Even if it be assumed that SM deleted a message or messages which passed between her and the appellant and she willingly participated in the exchange, or initiated it, there is no reason to doubt the conviction. It is the vulnerability of children that the section is designed to protect. SM’s evidence, that she complained to JG because he had been joking about her relationship with the appellant when she thought it a more serious matter, does not lack in credibility. Nor is the exchange between JG and SM, after she had shown him the screenshots of the Messenger communications between her and the appellant, inconsistent with her evidence. Nor are the SMS messages, received as exhibit D6, which might not have included all of her communications with the appellant before the subject communications, inconsistent with her evidence. The deletions were simply not significant.
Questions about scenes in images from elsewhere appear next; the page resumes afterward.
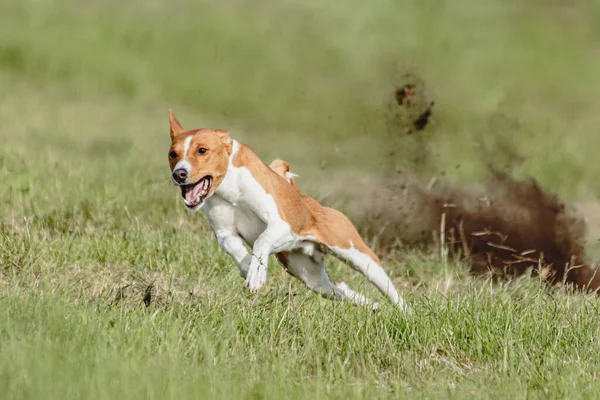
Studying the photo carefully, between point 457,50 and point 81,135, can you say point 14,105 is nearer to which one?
point 81,135

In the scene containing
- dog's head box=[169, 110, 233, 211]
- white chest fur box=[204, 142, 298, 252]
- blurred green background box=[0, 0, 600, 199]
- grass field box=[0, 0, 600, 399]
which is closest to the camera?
grass field box=[0, 0, 600, 399]

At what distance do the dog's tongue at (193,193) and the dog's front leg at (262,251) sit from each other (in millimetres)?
588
All of the matters on which the appellant relies were matters which the jury was best placed to resolve because they were in a position to make an assessment of SM’s testimony. Both individually and together, the discrepancies are not significant.
The appellant contends that the only reasonable inference open was that SM had altered the evidence concerning the Messenger communications. For the reasons I have already given, I am not satisfied that that is the only reasonable inference. Even if the jury were satisfied that messages were deleted, the jury may nonetheless reasonably have decided that SM was motivated to do so by embarrassment and that the deleted messages could not have affected the inferences open on the messages appearing in the screenshots. The effect of the messages and, in particular, those sent by the appellant, are capable of proving the sexual communication offence and establishing a strong sexual interest in SM, which circumstantially supported her evidence on count 1.
Conclusion
I would allow the appeal against the conviction on count 2, the sexual communication offence. I would dismiss the appeal against the conviction of indecent assault.
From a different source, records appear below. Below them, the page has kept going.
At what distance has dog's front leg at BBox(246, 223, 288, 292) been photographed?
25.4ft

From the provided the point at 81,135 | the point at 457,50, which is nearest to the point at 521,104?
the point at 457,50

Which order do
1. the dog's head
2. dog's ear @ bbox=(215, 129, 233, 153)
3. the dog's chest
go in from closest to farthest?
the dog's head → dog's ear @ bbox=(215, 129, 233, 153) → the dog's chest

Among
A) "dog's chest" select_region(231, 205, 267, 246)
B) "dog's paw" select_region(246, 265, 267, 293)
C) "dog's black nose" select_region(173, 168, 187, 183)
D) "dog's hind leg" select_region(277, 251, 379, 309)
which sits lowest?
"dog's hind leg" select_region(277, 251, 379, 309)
In those circumstances, it is necessary to set aside the single sentence of three years’ imprisonment imposed with respect to both offences and to order a new trial on the sexual communication offence. It is, therefore, not necessary to consider the application for permission to appeal against sentence because of my conclusion that there must be a new trial.
STANLEY J: I would allow the appeal on ground 1 and dismiss the appeal on grounds 2, 3, 4 and 5. I would set aside the sentence imposed and order a new trial on ground 1. I agree with the reasons of Kourakis CJ.
LOVELL J: I would allow the appeal on ground 1 and dismiss the appeal on grounds 2, 3, 4 and 5. I would set aside the sentence imposed and order a new trial on ground 1. I agree with the reasons of Kourakis CJ.